Dopo la sospensione nell’ottobre scorso e la recente proroga della stessa fino al 15 giugno, il dottor Michelangelo Costa, fino a quel momento medico di base a Sant’Agata sul Santerno, è pronto a impugnare il provvedimento.

Il ricorso che sta ultimando non arriverà mai a Bologna, avendo scelto di rivolgersi a Roma. Non sarà infatti il Tar dell’Emilia-Romagna a decidere sul suo reintegro bensì la Commissione centrale per gli esercenti le professioni sanitarie, nota come Cceps.

Certificazione non accolta

Costa, sospeso dall’Ordine dei medici di Ravenna perché non si è sottoposto alla vaccinazione anti-Covid, è convinto di poter essere esonerato dall’inoculazione perché non compatibile con alcune sue patologie. Tuttavia la certificazione che ha presentato a suo tempo all’Ausl non è bastata a convincere i colleghi e quindi dovrà prepararsi al giudizio della commissione romana. In realtà per ora nulla è cambiato, tranne la modalità per essere esonerati: da quest’anno tutta la documentazione deve essere presentata direttamente all’ordine professionale e non più all’Ausl.

La petizione popolare

Costa non è mai stato un no vax e non ha nemmeno mai sconsigliato ai suoi pazienti di sottoporsi alla campagna di vaccinazione, come hanno confermato molti di loro. Sicuramente lo pensano le centinaia di persone che hanno dato il via ad una petizione per la revoca di quel provvedimento, che ad oggi ne invalida l’esercizio della professione.

Per il medico di Sant’Agata, a cui mancano ancora 8 anni per andare in pensione, non resta altro che sperare di vincere il ricorso e far valere le sue ragioni, oppure “ravvedersi” e decidersi di vaccinare. In realtà ci sarebbe un’altra opzione che vale per chiunque non sia regolarmente vaccinato. Un chiarimento, perché di fatto mai esplicitato per alcune categorie professionali, lo abbiamo chiesto proprio a chi quella sospensione l’aveva firmata. «Ogni medico per poter esercitare deve attenersi alle norme previste riguardanti le vaccinazioni.
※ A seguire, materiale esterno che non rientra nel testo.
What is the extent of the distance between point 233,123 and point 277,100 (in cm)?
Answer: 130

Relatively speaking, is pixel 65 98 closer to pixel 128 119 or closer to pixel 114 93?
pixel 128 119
Qualsiasi persona guarisca dal Covid-19 ha una certificazione della validità di 6 mesi – conferma il presidente dell’Ordine dei Medici di Ravenna, Stefano Falcinelli – e in questo caso dovrebbe essere reintegrato».

Su questa possibilità – che ovviamente nessuno si augurerebbe, soprattutto se gravato da patologie serie – si aprirebbe il capitolo degli asintomatici, che in quanto tali potrebbero essere già guariti, e quindi esentati, ma non saperlo e, soprattutto, non poterlo adeguatamente dimostrare. Non è chiaro infatti se e come potrebbe bastare la “conta” degli anticorpi.

«Voglio tornare a esercitare»

«Sono certo – ribadisce Costa – di poter dimostrare che per le mie patologie questa vaccinazione è controindicata e quindi non mi ci posso sottoporre. Spero in una rapida risoluzione della vicenda, anche per poter tornare ad assistere i miei tanti pazienti, un desiderio reciproco che non smettono mai di esternarmi. Il mio auspicio è che qualcuno possa confermare le mie certificazioni e io abbia la possibilità di tornare ad esercitare la mia professione».